Brown Sheree, McLaughlin Mark, Pope Keith, Haile Kenneth, Hughes Laurie, Israel Philip Z
Department of Radiation Oncology, WellStar Kennestone Hospital, Marietta, GA.
Department of Radiation Oncology, WellStar Kennestone Hospital, Marietta, GA.
Brachytherapy. 2009 Apr-Jun;8(2):227-233. doi: 10.1016/j.brachy.2008.11.013. Epub 2009 Feb 12.
We reviewed our institution's experience treating patients with the Contura Multi-Lumen Balloon (SenoRx, Inc., Irvine, CA) breast brachytherapy catheter to deliver accelerated partial breast irradiation.

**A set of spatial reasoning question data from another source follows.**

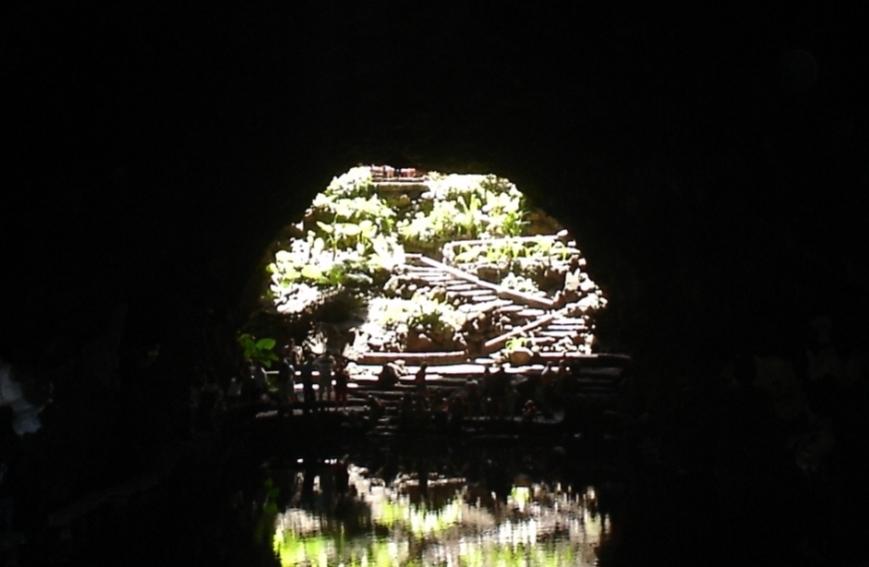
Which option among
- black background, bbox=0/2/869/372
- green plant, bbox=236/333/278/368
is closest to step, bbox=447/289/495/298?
green plant, bbox=236/333/278/368

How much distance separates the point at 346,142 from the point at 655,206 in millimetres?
6764

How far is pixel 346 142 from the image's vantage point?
2259 centimetres

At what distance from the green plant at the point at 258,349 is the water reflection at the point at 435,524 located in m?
9.33

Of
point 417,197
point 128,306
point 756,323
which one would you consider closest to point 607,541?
point 756,323

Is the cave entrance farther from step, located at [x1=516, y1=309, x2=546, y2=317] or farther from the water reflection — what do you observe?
the water reflection

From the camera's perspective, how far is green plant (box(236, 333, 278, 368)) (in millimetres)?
28188

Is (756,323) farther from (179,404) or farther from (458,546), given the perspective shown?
(179,404)

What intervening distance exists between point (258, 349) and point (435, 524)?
14311 millimetres

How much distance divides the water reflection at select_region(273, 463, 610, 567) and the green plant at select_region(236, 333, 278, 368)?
933 centimetres

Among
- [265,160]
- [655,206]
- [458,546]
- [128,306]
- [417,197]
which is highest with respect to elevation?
[417,197]

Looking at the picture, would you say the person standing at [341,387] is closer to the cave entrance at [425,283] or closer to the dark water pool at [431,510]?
the cave entrance at [425,283]

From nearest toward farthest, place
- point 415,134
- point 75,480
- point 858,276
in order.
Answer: point 858,276 → point 75,480 → point 415,134

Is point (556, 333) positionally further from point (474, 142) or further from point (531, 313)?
point (474, 142)

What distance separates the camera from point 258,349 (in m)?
28.5
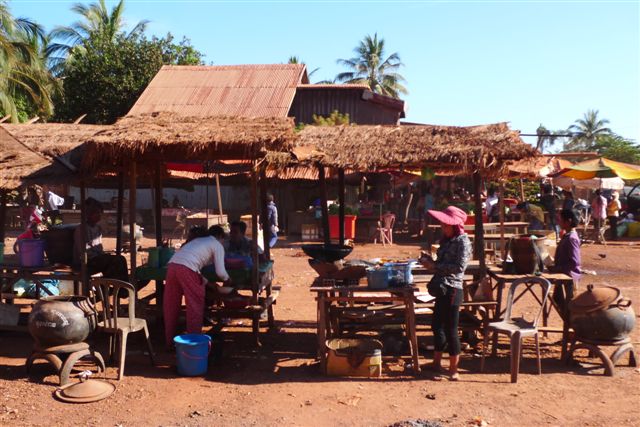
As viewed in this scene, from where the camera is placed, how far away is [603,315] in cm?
657

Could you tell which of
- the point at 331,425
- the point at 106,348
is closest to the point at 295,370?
the point at 331,425

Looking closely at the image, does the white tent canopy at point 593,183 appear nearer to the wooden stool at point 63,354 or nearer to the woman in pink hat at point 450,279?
the woman in pink hat at point 450,279

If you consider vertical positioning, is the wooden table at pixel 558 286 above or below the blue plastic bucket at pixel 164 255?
below

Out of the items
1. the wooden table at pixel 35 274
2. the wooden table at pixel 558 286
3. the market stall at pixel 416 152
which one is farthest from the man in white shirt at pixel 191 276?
the wooden table at pixel 558 286

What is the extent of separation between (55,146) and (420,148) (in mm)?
5744

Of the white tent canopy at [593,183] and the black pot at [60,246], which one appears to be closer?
the black pot at [60,246]

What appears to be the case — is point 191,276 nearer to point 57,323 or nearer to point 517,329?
point 57,323

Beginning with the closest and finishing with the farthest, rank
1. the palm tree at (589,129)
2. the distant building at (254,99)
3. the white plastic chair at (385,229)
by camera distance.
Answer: the white plastic chair at (385,229)
the distant building at (254,99)
the palm tree at (589,129)

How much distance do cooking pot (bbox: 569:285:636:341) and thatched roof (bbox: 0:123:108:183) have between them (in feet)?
20.9

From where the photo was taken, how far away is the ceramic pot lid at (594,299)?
6.55m

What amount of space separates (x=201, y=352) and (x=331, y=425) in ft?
6.37

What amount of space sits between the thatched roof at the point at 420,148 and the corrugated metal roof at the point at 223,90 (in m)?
13.2

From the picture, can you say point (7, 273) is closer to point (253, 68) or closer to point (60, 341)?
point (60, 341)

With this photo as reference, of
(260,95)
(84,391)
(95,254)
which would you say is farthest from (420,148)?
(260,95)
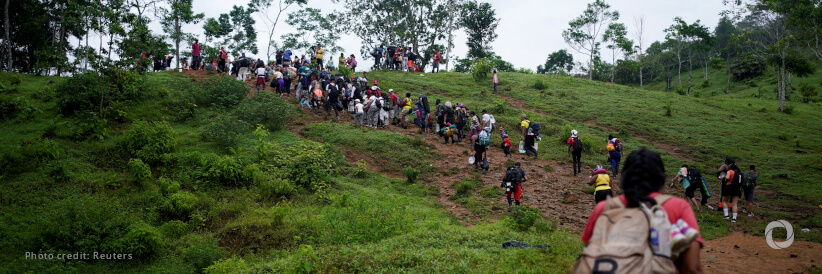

Forty-one patients treated with breast-conserving therapy received adjuvant radiation using the Contura catheter (34Gy in 3.4Gy fractions). Thirteen patients had Stage 0, 21 had Stage I, and 7 had Stage II breast cancer. Median followup was 8 months (range, 1-17).
Median, minimum skin spacing was 10mm (range, 2-17). Median, maximum skin doses (% of prescribed dose [PD]) were 99.7 (range, 57.1-124.1). Eight patients were treated with a skin spacing <or=5mm and 2 had a spacing of 2mm. Median, maximum rib doses were 102.6% of PD (10.0-187.7), and the median percentage of the planning target volume for evaluation (PTV_EVAL) receiving 95% of the PD was 98.8 (range, 79.4-107.4). The median volume receiving 200% of the PD was 5.7cc (range, 1.3-9.9). The percentage of patients with excellent/good cosmetic results at 6 months (n=15) and 12 months (n=12) was 100%. Patient tolerance was assessed on a scale 0-10 (0=no pain, 10=requiring narcotic analgesics). In 37 out of 38 patients, pain was graded <or=3 at the time of catheter insertion. Four breast infections (11%) and one transient symptomatic seroma (3%) developed.
Adjuvant accelerated partial breast irradiation using the Contura Multi-Lumen Balloon catheter exhibited similar toxicities to standard single lumen balloon brachytherapy with improvements in dosimetric capabilities (i.e., reduced skin and rib doses and improved PTV_EVAL coverage).
我们回顾了本机构使用Contura多腔球囊(SenoRx公司,加利福尼亚州欧文市)乳腺近距离放射治疗导管为患者提供加速部分乳腺照射的经验。
41例接受保乳治疗的患者使用Contura导管接受辅助放疗(34Gy,每次3.4Gy)。13例为0期,21例为I期,7例为II期乳腺癌。中位随访时间为8个月(范围1 - 17个月)。
皮肤最小间距中位数为10mm(范围2 - 17mm)。皮肤最大剂量中位数(规定剂量[PD]的百分比)为99.7(范围57.1 - 124.1)。8例患者皮肤间距≤5mm,2例间距为2mm。肋骨最大剂量中位数为PD的102.6%(10.0 - 187.7),接受95%PD的计划靶体积评估(PTV_EVAL)的中位数百分比为98.8(范围79.4 - 107.4)。接受200%PD的体积中位数为5.7cc(范围1.3 - 9.9)。6个月时(n = 15)和12个月时(n = 12)美容效果为优/良的患者百分比为100%。采用0 - 10分制评估患者耐受性(0 = 无疼痛,10 = 需要麻醉性镇痛药)。38例患者中有37例在导管插入时疼痛分级≤3级。发生了4例乳腺感染(11%)和1例短暂性有症状血清肿(3%)。
使用Contura多腔球囊导管进行辅助加速部分乳腺照射与标准单腔球囊近距离放射治疗毒性相似,但剂量学能力有所改善(即降低了皮肤和肋骨剂量,改善了PTV_EVAL覆盖范围)。